I don’t know anyone who hasn’t experienced some of these symptoms at least once in their life. We don’t give people grief for catching a cold or a tummy bug, or if they break their leg. We don’t blame them in the same way that I’ve heard people with mental ill-health blamed: “Well, it must be his own fault for catching that common cold! He should have prevented it!”
What nonsense! That doesn’t help anyone.
After my dad died in 1998 I got really depressed. Everyone could see it, apart from me. My GP wanted to put me on anti-depressants; I couldn’t see why, so I refused. But my days were bleak. I couldn’t see a point in anything.
“Why should I do this or that… I’m going to die in the end, so what’s the point?” That was the conversation in my head most of the time.
It was actually getting involved in web development that helped pull me slowly out of that quagmire. It offered me a way to express myself and to be creative. It was something that didn’t require me to work with other people if I didn’t want to, and to collaborate with others when I did. For me it worked. It was a lifeline, and after seven years I moved into web development full-time.
My most recent and sustained experience of what must surely fall under the umbrella of mental ill-health has been parenthood. I have twin boys (5) and a singleton (3). It is getting easier now; and if not easier then it is definitely getting different.
I’ve spent much of the last 4–5 years in a state of constant exhaustion and sleep deprivation. At times I’ve found it difficult to concentrate. There have been days when it has felt as though my thoughts were literally falling out of my head. I had to write everything down and schedule every piece of work in my Outlook calendar so that I could remember—even mid-task—what I was supposed to be working on.
I had a constant headache for four months a few years ago. I thought there was something wrong with me! Well, there was: I wasn’t getting enough sleep. Some nights my boys were awake every 15 minutes. And I only know that because we kept notebooks to record everything that happened, who had been fed/changed/medicated and by whom, otherwise we couldn’t remember from hour to hour.

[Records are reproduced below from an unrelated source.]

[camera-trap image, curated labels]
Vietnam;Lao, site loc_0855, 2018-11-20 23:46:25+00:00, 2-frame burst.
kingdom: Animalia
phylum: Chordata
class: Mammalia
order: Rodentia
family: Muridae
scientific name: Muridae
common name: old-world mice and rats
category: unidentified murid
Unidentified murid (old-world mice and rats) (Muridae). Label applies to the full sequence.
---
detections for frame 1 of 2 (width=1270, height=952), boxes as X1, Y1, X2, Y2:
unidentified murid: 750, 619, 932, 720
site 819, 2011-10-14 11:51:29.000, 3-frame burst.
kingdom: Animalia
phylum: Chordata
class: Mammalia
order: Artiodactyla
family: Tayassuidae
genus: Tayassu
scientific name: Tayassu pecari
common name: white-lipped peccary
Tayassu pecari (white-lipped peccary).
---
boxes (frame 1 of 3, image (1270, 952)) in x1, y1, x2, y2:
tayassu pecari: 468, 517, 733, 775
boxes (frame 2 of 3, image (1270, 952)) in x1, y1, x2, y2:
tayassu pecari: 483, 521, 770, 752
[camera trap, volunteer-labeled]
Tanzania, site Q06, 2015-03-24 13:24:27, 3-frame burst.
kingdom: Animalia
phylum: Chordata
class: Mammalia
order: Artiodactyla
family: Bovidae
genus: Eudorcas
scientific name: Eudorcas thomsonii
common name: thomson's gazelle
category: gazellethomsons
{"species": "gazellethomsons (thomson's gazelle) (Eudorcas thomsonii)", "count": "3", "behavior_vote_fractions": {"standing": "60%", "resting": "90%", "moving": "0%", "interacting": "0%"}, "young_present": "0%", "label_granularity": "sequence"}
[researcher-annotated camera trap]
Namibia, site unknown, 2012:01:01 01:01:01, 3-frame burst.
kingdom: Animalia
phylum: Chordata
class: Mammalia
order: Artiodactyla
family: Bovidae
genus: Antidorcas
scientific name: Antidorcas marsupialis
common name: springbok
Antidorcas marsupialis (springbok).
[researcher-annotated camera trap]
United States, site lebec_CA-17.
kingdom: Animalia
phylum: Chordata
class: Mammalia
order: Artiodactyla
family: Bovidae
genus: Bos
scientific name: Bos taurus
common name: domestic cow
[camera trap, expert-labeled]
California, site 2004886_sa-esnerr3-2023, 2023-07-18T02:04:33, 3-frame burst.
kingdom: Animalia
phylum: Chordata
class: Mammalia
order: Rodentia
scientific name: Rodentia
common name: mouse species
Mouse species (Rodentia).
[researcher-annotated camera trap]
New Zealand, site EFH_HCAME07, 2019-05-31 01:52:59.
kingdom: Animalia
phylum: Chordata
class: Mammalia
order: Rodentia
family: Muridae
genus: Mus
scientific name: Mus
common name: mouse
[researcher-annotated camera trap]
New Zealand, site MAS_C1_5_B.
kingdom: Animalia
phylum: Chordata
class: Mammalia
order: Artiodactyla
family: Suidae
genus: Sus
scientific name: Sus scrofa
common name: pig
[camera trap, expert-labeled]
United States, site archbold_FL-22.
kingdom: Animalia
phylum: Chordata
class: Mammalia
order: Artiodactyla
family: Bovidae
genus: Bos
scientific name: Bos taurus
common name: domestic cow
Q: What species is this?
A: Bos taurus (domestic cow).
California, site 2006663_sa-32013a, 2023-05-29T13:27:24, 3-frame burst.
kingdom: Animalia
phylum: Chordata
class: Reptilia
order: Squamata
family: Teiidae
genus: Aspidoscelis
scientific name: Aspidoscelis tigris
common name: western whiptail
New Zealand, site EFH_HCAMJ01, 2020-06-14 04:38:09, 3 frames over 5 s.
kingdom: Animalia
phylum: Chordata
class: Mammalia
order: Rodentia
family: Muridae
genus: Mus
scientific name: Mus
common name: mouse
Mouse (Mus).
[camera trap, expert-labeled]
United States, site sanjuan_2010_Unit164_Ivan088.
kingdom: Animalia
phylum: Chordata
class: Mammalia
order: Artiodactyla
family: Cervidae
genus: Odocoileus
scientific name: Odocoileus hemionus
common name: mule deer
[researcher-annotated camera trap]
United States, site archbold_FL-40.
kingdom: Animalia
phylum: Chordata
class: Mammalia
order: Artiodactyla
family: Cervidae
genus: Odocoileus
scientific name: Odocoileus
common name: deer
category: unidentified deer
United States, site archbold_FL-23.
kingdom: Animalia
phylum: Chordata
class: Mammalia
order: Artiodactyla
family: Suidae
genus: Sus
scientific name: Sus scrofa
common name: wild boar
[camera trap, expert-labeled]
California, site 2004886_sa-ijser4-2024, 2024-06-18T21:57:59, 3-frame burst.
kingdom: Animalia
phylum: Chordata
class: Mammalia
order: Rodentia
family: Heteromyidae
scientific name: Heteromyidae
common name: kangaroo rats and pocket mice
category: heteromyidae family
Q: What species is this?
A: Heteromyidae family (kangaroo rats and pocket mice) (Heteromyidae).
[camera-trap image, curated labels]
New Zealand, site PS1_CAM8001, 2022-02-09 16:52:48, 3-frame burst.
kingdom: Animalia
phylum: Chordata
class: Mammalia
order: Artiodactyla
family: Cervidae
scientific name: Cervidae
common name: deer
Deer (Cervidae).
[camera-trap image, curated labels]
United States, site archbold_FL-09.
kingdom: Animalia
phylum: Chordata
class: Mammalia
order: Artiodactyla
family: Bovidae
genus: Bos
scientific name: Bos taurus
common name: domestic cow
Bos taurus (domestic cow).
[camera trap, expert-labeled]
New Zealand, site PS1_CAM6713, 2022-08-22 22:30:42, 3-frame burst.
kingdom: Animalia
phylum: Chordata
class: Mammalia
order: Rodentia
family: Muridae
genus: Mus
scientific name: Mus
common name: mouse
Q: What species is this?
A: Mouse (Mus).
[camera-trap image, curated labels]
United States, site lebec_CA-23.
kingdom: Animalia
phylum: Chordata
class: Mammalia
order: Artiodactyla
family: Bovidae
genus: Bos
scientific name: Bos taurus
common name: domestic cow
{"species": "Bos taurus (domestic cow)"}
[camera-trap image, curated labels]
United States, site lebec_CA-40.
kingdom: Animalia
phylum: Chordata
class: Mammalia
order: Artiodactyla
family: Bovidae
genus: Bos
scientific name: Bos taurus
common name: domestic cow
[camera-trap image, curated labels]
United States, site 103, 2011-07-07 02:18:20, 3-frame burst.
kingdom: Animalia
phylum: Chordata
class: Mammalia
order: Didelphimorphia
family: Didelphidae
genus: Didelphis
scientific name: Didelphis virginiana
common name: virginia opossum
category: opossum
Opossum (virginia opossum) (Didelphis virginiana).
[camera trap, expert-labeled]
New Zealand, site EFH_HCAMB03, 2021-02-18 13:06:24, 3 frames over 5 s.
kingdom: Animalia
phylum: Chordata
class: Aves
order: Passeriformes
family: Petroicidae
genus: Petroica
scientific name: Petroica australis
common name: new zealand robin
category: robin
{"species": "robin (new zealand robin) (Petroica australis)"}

I’ve not heard many people referring to those first few years of parenthood as a period of mental ill-health, but it definitely is. I experienced every one of those symptoms in the list above. I do feel like a stronger person for having gotten through it, but damn! that was hard, really hard.
I was really pleased that Christopher Murphy talked about this whole topic at T44U. I’m glad there are organisations like Prompt and discussion boards like Devpressed that raise these issues within the industry and offer support.
I don’t have an answer, but I do know that stigma and blame don’t help. As a web industry we need to keep talking about this more openly. We need to let people know that it’s okay to talk about it.
People, it’s okay to talk about it!
Just like that.
One reply to "Mental health in web development"
An interesting read Gareth. I found your page while looking for information on web design for people with early signs of psychosis. I am currently re-designing an early psychosis intervention site and it occurred to me there are probably some design ideas, like animations, embedded audio, etc. that should be avoided but I haven't found any resources to guide me. As a programmer, are you aware of any research I should read up on?